X-ray intrinsic luminosities calculated for the soft (0.5–2.0 keV, green triangles) and hard (2.0–10.0 keV, red circles) energies in the simultaneous fits, only for the variable objects.

Appendix B: Notes and comparisons with previous results for individual objects

In this appendix we discuss the general characteristics of the galaxies in our sample at different wavelengths, as well as comparisons with previous variability studies. We recall that long-term UV variability and short-term X-ray variations were studied only for some sources (ten and seven sources, see Tables 1 and A.4, respectively), so comparisons are only made in those cases. For the remaining objects, results from other authors are mentioned, when available.

Appendix B.1: ESO 540-G01

NGC 540-G01 is the brightest member of the Hickson compact group 4 (Hickson et al. 1989). It was classified as a Seyfert 1.8 using optical data (Coziol et al. 1993), although also as a composite galaxy (Moran et al. 1996). A radio counterpart was detected with VLA data at 1.4 GHz (Condon et al. 1998). It is a source classified as a type 1 AGN showing no X-ray absorption (Panessa et al. 2005).

This galaxy was observed once by Chandra in 2001 and once by XMM–Newton in 2002. Georgantopoulos et al. (2003) studied the Chandra data. They found long-term X-ray flux variations when comparing with previous ROSAT data by a factor of 25 in ten years. When comparing Chandra and XMM–Newton data, the annular region contributed with 21% in Chandra data, and the best representation is obtained with SMF1 showing variations in Norm2 (74%) in one year period. This implies flux variability of 40% (38%) in the soft (hard) energy band.

Georgantopoulos et al. (2003) studied the Chandra light curve and did not find short-term variability.

Appendix B.2: ESO 195-IG21

ESO 195-IG21 was classified as a Seyfert 1.8 using optical data, after its discovery using Swift data (Baumgartner et al. 2008). We did not find data at radio frequencies for this source in the literature.

This galaxy was observed once by XMM–Newton in 2008 and once by Chandra in 2012. Variability studies of this source were not found in the literature. In this case, the annular region contributed with 10% to the Chandra data. When comparing the data, SMF2 results in the best fit with Norm1 (91%) and Norm2 (98%) varying in a four years period. This results in flux variability of 98% (97%) in the soft (hard) energy band.

Appendix B.3: ESO 113-G10

The nucleus was classified as a Seyfert 1.8 in the optical by Pietsch et al. (1998), who also reported X-ray variations of a factor of three between two ROSAT observations obtained within six months.

ESO 113-G10 was observed twice with XMM–Newton in 2001 and 2005. Long-term X-ray variability studies of these source were not found in the literature. We find that SMF1 with variations in Norm1 (40%) represents the data best in a four-year period. This implies flux variations of 17% in both the soft and hard energy bands.

▬▬▬

=== Objectives ===
1. In the appendix notes on individual galaxies, in what year was ESO 195-IG21 observed by Chandra?
2. Decide whether each statement agrees with the appendix notes on individual galaxies, answering yes or no and quoting the deciding words: (a) ESO 113-G10 was observed twice with XMM–Newton. (b) Radio data for ESO 195-IG21 were found in the literature. (c) Georgantopoulos et al. (2003) found short-term variability in the Chandra light curve of ESO 540-G01.
3. Translate this sentence from the appendix notes on individual galaxies into Spanish: "This galaxy was observed once by XMM–Newton in 2008 and once by Chandra in 2012."
The data that come next were taken from a separate source.

[Stored entries]
▬▬▬

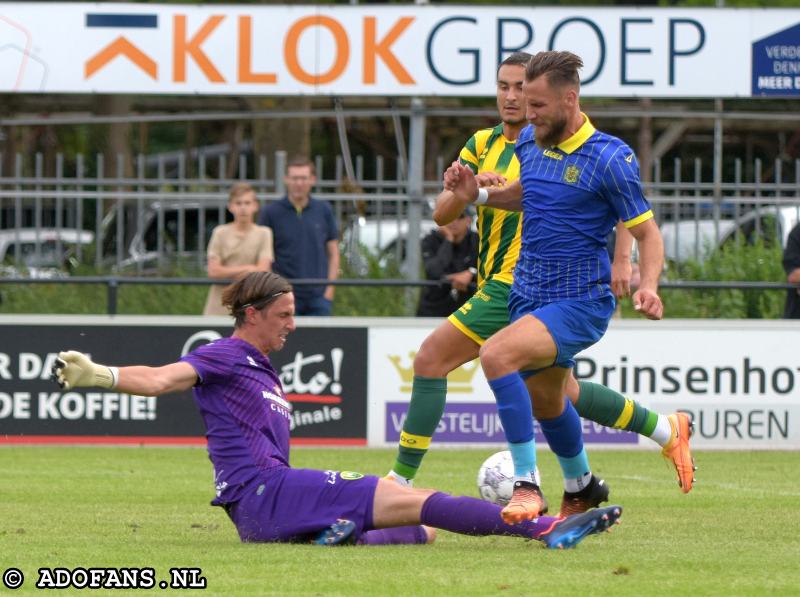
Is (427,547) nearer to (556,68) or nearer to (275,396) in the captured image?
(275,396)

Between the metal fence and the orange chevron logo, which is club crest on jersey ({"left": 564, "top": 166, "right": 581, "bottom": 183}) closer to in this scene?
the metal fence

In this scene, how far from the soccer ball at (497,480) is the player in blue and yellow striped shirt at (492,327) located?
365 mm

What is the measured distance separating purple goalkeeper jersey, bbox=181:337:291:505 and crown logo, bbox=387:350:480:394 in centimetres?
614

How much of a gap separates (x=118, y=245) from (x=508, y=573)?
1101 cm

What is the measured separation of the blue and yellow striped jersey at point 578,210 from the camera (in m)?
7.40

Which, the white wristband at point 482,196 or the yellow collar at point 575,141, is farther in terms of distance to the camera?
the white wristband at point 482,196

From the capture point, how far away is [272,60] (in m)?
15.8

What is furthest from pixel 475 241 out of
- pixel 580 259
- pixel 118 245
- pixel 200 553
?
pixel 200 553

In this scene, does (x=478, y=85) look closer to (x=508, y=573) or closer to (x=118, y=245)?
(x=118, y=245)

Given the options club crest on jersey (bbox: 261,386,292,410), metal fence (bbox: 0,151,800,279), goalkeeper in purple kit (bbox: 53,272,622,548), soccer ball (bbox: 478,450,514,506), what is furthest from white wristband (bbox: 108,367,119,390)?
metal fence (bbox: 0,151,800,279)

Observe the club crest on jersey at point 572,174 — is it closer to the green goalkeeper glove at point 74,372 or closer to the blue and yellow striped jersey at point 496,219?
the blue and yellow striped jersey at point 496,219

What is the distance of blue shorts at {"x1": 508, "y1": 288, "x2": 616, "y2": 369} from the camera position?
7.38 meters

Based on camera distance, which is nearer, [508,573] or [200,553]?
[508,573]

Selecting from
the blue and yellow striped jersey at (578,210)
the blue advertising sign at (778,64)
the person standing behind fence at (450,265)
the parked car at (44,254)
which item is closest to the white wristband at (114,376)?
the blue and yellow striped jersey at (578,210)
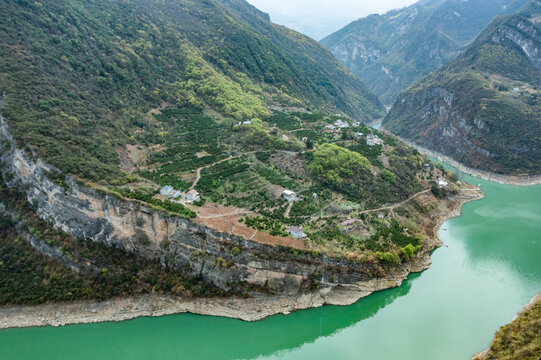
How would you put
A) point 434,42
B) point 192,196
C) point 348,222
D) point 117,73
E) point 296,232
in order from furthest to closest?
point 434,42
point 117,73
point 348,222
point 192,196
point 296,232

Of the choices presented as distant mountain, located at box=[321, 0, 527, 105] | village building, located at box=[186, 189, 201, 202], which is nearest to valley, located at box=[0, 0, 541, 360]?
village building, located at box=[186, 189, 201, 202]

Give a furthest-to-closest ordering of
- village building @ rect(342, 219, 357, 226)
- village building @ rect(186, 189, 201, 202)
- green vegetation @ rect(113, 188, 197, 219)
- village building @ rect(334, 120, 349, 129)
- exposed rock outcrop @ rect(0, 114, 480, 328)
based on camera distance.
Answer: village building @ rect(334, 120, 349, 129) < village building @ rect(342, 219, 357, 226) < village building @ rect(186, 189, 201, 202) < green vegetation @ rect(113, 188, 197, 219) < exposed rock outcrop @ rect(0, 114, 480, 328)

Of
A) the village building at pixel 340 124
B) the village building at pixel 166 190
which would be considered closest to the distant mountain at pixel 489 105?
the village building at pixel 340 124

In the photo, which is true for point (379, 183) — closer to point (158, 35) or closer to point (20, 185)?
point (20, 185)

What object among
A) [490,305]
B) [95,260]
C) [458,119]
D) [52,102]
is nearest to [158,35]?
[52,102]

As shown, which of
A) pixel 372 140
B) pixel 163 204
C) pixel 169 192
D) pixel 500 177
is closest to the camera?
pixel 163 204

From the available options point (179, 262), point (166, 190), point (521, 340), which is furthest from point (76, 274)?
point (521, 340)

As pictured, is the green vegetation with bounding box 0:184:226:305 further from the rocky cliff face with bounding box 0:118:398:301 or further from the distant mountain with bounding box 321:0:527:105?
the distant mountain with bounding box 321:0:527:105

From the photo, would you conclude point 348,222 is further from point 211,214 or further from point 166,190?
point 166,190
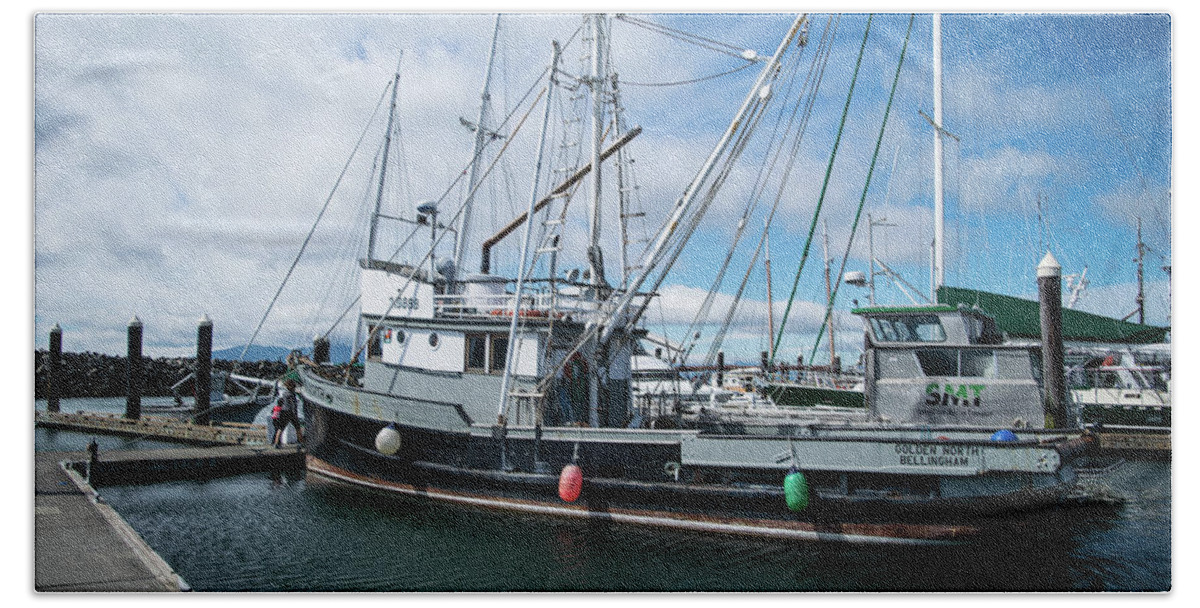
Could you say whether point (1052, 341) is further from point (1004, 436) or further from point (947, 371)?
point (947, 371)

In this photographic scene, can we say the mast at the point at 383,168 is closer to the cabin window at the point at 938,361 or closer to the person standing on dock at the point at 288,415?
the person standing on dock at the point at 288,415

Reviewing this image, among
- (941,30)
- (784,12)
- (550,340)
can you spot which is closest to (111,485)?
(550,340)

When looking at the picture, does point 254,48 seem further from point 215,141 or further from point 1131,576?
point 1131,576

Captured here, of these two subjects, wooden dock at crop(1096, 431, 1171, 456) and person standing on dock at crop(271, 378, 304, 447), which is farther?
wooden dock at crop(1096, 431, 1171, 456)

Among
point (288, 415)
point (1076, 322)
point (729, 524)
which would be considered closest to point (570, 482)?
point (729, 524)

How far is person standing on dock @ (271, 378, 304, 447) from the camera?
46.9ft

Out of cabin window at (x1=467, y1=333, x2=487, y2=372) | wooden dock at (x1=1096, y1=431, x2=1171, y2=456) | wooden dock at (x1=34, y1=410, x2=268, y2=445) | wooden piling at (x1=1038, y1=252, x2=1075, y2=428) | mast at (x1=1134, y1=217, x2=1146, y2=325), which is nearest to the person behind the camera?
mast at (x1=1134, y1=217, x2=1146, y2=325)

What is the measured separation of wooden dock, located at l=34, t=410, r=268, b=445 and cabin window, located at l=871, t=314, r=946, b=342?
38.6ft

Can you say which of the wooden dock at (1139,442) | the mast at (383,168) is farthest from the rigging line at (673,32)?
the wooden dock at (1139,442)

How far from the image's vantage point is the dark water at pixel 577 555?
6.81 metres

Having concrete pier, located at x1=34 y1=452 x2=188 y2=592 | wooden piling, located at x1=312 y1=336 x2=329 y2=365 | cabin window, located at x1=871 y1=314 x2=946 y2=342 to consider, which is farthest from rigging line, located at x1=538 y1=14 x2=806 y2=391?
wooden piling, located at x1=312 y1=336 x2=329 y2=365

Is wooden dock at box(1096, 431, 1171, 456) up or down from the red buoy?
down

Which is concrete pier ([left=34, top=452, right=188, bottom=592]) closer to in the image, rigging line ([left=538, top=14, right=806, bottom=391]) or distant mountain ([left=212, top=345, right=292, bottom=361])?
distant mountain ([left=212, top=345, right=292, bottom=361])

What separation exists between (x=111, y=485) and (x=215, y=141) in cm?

▬▬▬

=== Responses to the exercise ===
1. 2012

2.
(a) Yes: "ESO 113-G10 was observed twice with XMM–Newton in 2001 and 2005."
(b) No: "We did not find data at radio frequencies for this source in the literature."
(c) No: "Georgantopoulos et al. (2003) studied the Chandra light curve and did not find short-term variability."

3. Esta galaxia fue observada una vez por XMM–Newton en 2008 y una vez por Chandra en 2012.